Compared with the traditional IMS which needs to independently initiate AKA cognition and needs two HSS interactions, the invention simplifies IMS cognition into single token verification, realizes cross-system mutual authentication by utilizing the dynamically generated joint authentication token, reduces the repeated authentication request of a core network and IMS (IP multimedia subsystem), reduces the signaling interaction times by more than 50 percent, obviously reduces network load and time delay, improves the network resource utilization rate and response speed, and enhances the stability of the network under a high concurrency scene. In addition, the core network of the invention automatically pushes the combined authentication token to the IMS terminal when generating the combined authentication token each time, thereby ensuring that the IMS obtains the latest combined authentication token in real time.

Drawings

Fig. 1 is a flow chart of the core network IMS joint authentication access method of the present invention.

Fig. 2 is a block diagram of an IMS joint authentication access method for a core network according to the present invention.

Detailed Description

In order to describe the technical content, the constructional features, the achieved objects and effects of the present invention in detail, the following description is made in connection with the embodiments and the accompanying drawings.

Referring to fig. 1 and 2, the present invention discloses a core network IMS joint authentication access system including a core network and an IP Multimedia Subsystem (IMS), the core network IMS joint authentication access system being configured to perform a core network IMS joint authentication access method. The core network IMS joint authentication access method comprises steps S1 to S8.

S1, the UE sends an initial registration request (NAS information) to the 5G core network through gnb (base station), where the initial registration request includes a user permanent identifier and a request identifier of joint authentication.

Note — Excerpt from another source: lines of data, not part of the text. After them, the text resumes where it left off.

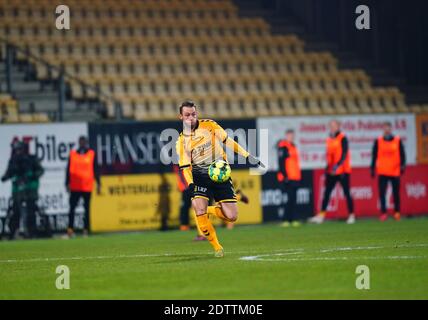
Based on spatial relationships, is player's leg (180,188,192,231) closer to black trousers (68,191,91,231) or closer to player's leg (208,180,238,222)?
black trousers (68,191,91,231)

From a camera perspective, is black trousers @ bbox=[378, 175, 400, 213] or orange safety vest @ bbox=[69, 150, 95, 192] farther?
black trousers @ bbox=[378, 175, 400, 213]

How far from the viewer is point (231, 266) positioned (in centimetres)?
1434

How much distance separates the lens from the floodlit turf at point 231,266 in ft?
38.9

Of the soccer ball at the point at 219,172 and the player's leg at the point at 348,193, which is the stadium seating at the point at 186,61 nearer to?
the player's leg at the point at 348,193

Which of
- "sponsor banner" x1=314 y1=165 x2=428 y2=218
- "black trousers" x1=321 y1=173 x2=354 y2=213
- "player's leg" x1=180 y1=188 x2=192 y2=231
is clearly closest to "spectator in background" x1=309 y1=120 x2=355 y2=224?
"black trousers" x1=321 y1=173 x2=354 y2=213

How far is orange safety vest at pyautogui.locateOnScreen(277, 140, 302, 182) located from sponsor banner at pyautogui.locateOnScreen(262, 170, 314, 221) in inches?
32.3

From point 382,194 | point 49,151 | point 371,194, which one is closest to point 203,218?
point 49,151

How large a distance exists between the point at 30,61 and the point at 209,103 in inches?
196

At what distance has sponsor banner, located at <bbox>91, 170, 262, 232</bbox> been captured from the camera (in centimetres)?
2511

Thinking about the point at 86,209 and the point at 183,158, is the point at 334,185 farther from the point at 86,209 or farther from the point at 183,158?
the point at 183,158

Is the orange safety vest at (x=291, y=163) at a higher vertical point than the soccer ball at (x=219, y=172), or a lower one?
higher

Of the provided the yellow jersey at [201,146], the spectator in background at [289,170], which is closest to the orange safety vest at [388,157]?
the spectator in background at [289,170]

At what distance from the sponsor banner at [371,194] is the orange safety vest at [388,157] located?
1.55m
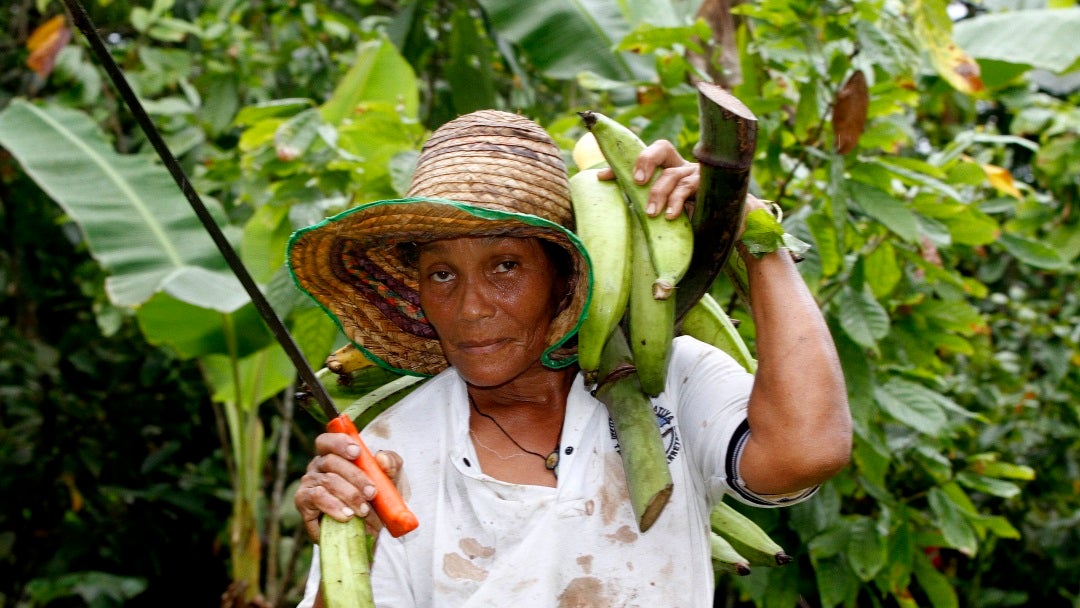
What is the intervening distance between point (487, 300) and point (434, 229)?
129mm

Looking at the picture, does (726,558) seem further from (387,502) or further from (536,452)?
(387,502)

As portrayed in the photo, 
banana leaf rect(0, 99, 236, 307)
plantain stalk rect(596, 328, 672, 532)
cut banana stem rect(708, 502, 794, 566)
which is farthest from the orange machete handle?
banana leaf rect(0, 99, 236, 307)

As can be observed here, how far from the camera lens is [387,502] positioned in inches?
57.1

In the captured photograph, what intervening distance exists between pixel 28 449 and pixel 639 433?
4.05m

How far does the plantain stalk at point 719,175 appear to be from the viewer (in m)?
1.34

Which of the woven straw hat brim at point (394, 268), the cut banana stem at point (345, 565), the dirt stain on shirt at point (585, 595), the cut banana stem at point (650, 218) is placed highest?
the cut banana stem at point (650, 218)

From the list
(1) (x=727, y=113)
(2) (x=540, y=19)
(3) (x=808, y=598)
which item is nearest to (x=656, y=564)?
(1) (x=727, y=113)

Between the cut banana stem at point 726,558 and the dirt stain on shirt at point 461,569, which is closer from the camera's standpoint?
the dirt stain on shirt at point 461,569

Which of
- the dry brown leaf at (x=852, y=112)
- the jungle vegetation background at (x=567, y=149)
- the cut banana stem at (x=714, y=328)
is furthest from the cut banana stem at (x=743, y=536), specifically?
the dry brown leaf at (x=852, y=112)

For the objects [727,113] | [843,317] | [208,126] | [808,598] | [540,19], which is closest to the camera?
[727,113]

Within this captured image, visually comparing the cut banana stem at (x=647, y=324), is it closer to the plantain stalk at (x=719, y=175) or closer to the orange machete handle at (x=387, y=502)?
the plantain stalk at (x=719, y=175)

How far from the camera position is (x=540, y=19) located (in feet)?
11.7

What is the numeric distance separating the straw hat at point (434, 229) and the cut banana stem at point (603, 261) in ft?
0.07

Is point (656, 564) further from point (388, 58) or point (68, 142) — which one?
point (68, 142)
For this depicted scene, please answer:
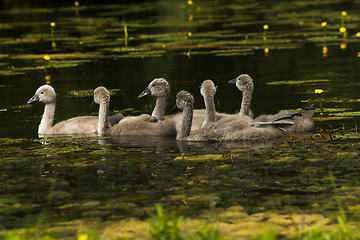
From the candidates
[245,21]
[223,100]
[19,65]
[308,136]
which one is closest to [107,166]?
[308,136]

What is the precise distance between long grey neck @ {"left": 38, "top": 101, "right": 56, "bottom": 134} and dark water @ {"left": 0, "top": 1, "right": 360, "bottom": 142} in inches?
5.9

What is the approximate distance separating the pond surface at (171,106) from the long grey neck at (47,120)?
0.17 meters

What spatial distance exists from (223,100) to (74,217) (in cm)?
756

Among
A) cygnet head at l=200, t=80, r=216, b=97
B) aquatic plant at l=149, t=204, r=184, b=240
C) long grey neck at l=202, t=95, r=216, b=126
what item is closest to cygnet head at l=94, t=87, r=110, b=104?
cygnet head at l=200, t=80, r=216, b=97

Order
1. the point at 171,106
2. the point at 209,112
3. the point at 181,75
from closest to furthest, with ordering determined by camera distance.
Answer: the point at 209,112
the point at 171,106
the point at 181,75

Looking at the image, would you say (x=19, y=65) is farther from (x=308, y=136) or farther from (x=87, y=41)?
(x=308, y=136)

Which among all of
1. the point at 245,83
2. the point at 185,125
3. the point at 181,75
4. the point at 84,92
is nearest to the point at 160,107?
the point at 245,83

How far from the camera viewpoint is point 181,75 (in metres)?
16.9

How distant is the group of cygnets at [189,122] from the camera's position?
10203mm

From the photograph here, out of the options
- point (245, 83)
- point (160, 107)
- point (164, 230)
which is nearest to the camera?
point (164, 230)

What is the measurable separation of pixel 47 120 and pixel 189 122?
2624mm

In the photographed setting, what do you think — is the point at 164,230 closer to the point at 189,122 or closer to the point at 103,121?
the point at 189,122

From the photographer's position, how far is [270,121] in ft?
33.5

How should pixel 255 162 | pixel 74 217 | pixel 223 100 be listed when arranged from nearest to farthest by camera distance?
pixel 74 217 → pixel 255 162 → pixel 223 100
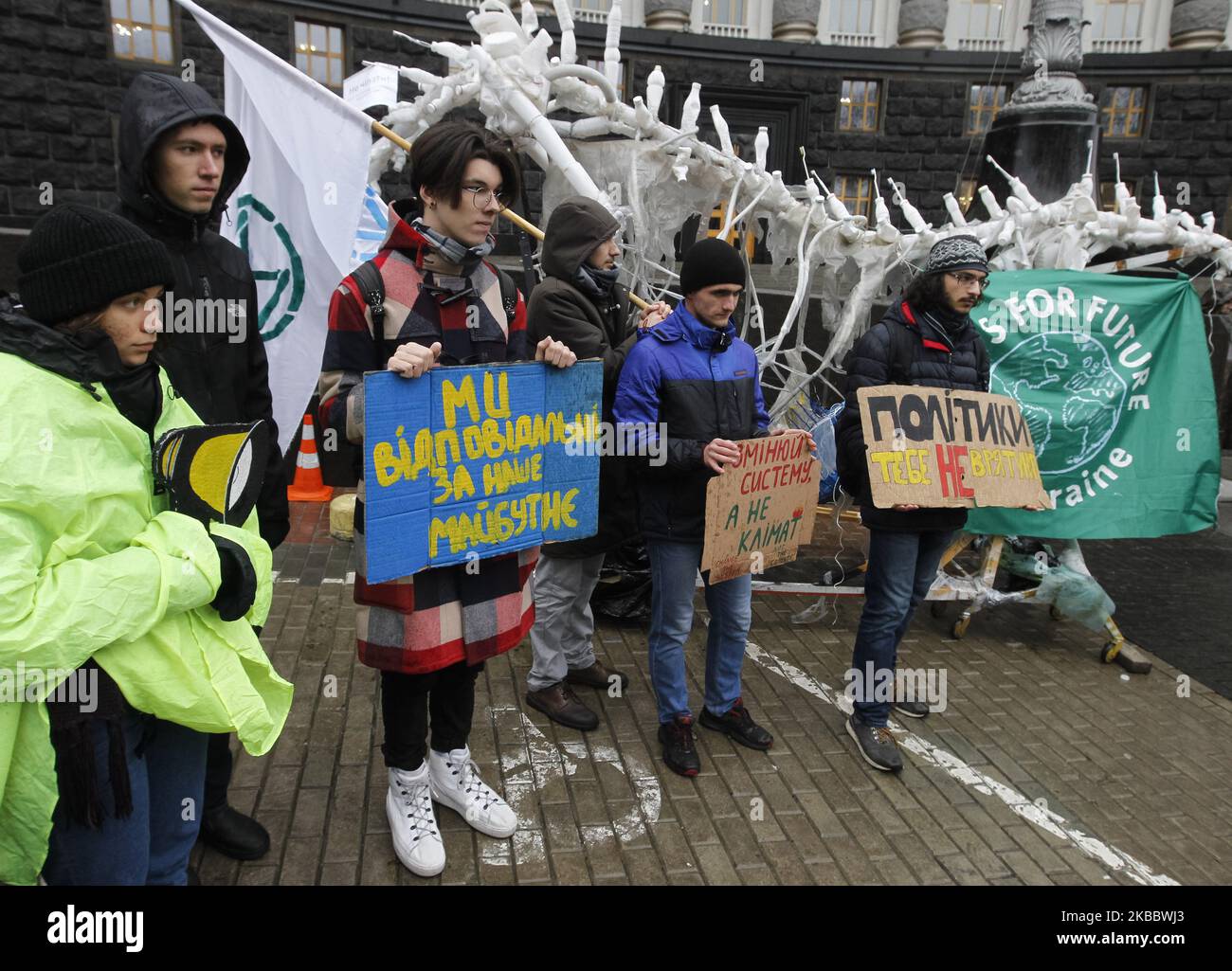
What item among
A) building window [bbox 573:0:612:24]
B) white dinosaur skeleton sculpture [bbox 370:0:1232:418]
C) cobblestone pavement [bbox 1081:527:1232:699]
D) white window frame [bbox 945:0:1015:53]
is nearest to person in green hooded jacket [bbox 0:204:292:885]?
white dinosaur skeleton sculpture [bbox 370:0:1232:418]

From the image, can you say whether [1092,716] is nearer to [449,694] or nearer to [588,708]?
[588,708]

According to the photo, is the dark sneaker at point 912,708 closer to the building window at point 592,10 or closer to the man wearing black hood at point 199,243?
the man wearing black hood at point 199,243

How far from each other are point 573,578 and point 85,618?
224 centimetres

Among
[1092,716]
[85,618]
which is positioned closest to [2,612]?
[85,618]

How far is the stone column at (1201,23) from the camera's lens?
1530 centimetres

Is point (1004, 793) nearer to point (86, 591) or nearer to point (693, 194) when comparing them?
point (86, 591)

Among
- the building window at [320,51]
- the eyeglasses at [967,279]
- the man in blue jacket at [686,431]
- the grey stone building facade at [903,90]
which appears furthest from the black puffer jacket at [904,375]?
the building window at [320,51]

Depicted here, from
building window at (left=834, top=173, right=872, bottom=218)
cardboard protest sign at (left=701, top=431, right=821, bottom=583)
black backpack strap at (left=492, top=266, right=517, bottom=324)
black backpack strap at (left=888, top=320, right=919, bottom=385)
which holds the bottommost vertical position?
cardboard protest sign at (left=701, top=431, right=821, bottom=583)

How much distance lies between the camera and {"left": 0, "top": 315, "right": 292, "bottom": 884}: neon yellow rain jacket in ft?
4.89

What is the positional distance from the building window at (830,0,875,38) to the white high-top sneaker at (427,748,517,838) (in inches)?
669

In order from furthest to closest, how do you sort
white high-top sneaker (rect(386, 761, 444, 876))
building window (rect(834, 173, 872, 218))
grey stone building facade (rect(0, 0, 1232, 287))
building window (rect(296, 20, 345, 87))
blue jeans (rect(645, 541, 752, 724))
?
building window (rect(834, 173, 872, 218)), grey stone building facade (rect(0, 0, 1232, 287)), building window (rect(296, 20, 345, 87)), blue jeans (rect(645, 541, 752, 724)), white high-top sneaker (rect(386, 761, 444, 876))

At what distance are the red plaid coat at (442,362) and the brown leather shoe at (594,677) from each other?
4.32 feet

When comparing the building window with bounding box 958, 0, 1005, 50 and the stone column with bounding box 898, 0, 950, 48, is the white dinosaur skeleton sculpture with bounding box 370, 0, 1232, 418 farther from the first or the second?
the building window with bounding box 958, 0, 1005, 50

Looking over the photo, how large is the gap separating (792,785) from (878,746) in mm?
442
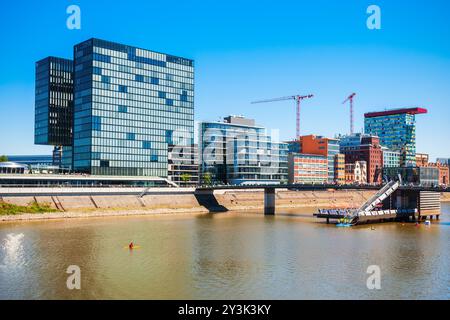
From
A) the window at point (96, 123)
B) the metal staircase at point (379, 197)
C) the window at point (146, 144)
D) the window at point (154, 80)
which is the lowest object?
the metal staircase at point (379, 197)

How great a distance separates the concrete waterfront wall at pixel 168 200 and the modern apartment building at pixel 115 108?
33.9 metres

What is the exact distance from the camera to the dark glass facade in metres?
195

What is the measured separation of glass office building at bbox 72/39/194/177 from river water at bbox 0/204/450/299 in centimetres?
7467

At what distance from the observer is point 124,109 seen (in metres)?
180

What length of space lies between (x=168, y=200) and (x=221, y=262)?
87.9 meters

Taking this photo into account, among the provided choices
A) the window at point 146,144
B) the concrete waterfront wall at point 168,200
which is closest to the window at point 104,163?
the window at point 146,144

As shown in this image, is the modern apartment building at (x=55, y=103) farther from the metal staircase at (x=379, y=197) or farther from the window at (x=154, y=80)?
the metal staircase at (x=379, y=197)

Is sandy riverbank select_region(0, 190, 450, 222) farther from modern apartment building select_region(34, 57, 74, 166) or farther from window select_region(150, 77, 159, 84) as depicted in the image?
modern apartment building select_region(34, 57, 74, 166)

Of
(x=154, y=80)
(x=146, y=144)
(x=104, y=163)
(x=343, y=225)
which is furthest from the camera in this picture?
(x=154, y=80)

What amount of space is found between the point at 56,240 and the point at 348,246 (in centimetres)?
4839

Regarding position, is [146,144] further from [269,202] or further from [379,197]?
[379,197]

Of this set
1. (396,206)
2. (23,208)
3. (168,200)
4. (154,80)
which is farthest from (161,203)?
(396,206)

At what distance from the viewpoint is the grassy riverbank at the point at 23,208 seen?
110m
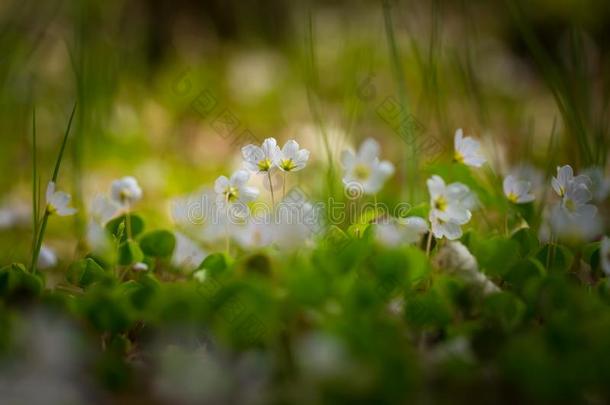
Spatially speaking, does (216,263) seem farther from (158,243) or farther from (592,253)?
(592,253)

The core network in this embodiment is a 5G core network, and the core network may be used to form a 6G network, so that the core network IMS joint authentication access method and system of the present invention are the core network IMS joint authentication access method and system of the 6G network.

Wherein the user permanent identifier is an encrypted user permanent identifier. Specifically, the UE encrypts the user permanent identifier SUPI using the public key of the 5G core network to generate an encrypted user permanent identifier SUPI, which may also be referred to as an encrypted temporary identifier SUCI. The temporary identifier SUCI complies with the 3gpp TS 33.501 specification.

The UE establishes a connection with a base station through RRC (radio resource control) and transmits an initial registration request (NAS message). The request identifier of the combined authentication in the initial registration request is the request type of the combined authentication, and is an identifier of the combined authentication.

Wherein the initial registration request further includes a security function type (UE Security Capabilities) of the UE.

S2, the 5G core network receives an initial registration request of the UE and generates a joint authentication token (JAT, joint authentication token).

Specifically, the 5G core network receives an initial registration request (NAS information) sent by a base station, analyzes the initial registration information, acquires an encrypted user permanent identifier (SUCI) and a joint authentication request identifier, triggers a joint authentication process according to the joint authentication request identifier, randomly generates a joint authentication token (JAT, joint authentication token) according to the user permanent identifier, distributes an IE address for UE, synchronously pushes the joint authentication token and user context information to an IP multimedia subsystem, and sends the joint authentication token and a correlation parameter to the UE in an authentication success response, so that the UE successfully accesses the 5G core network, wherein the user context information comprises the IP address of the UE and the user permanent identifier, and the correlation parameter comprises the token type.

Preferably, the 5G core network generates a joint authentication token randomly according to the user permanent identifier, the time stamp, the random number and the shared key, the user context information and the associated parameters further comprise a JAT validity period, and the JAT validity period is bound with the validity period of the shared key.

Specifically, the 5G core network includes an AMF network element, AUSF network element, SEAF network element, a UDM network element, and a NEF network element. Step S2 specifically includes steps S21 to S26.

S21, the AMF network element receives an initial registration request of the UE sent by the base station, analyzes the encrypted user permanent identifier (SUCI) and the request identifier of the combined authentication, triggers the combined authentication flow, and sends the encrypted user permanent identifier (SUCI) to the AUSF network element.

S22, AUSF network element sends a request to the UDM network element to decrypt the user permanent identifier (SUCI), requesting decryption SUCI to obtain the user permanent identifier SUPI.

S23, the UDM network element decrypts the user permanent identifier (SUCI) to obtain a decrypted user permanent identifier SUPI, and generates a joint authentication token according to the user permanent identifier SUPI. Specifically, step S23 includes:

S231, the UDM network element uses the private key to decrypt the encrypted user permanent identifier (SUCI) so as to obtain a restored user permanent identifier SUPI, and the validity (such as subscription state and service authority) of the user is verified according to the user permanent identifier SUPI. If the rule goes on to the next step, how to reject the initial registration request and return a reject request response to the UE.

The UDM network element generates an authentication vector (RAND, AUTN, XRES x, KAUSF) according to the 5G AKA protocol to generate a shared key, and derives a service key (e.g., SEAF key) according to the shared key.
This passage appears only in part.